* JOB
Copy the items word for word, beginning with the line that contains "How far do the" and continuing through the end of the items, both ends included.

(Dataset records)
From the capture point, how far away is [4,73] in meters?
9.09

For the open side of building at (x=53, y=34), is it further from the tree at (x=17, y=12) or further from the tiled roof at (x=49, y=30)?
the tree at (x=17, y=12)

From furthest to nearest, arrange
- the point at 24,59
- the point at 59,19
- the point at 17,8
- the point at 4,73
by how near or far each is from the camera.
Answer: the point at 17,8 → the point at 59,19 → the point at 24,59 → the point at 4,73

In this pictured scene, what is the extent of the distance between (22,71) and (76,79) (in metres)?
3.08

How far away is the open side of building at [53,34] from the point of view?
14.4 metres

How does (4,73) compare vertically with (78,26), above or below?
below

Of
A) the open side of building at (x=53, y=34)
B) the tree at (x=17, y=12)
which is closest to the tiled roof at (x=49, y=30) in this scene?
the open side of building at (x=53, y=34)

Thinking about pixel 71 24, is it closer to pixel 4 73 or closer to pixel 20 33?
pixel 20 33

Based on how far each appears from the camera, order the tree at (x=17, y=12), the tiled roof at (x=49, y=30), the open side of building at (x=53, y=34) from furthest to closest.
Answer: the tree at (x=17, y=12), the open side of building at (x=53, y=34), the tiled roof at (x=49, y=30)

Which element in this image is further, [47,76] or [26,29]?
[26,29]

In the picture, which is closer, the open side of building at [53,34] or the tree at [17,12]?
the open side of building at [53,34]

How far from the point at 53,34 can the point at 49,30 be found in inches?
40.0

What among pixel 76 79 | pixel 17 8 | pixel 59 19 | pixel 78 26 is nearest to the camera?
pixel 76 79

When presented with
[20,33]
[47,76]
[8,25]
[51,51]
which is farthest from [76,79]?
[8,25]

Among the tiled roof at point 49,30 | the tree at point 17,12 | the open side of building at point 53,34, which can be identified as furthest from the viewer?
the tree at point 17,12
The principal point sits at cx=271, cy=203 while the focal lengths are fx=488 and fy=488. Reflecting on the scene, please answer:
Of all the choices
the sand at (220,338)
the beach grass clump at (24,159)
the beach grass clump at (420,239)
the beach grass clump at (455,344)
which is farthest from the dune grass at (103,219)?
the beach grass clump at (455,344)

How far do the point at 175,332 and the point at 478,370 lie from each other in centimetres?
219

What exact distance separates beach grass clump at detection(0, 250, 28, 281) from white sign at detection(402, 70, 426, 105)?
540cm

* RESULT
How far do the point at 175,332 and the point at 478,370 lie from each other in centimetres?
219

What exact distance separates beach grass clump at detection(0, 250, 28, 281) from white sign at detection(402, 70, 426, 105)?
540cm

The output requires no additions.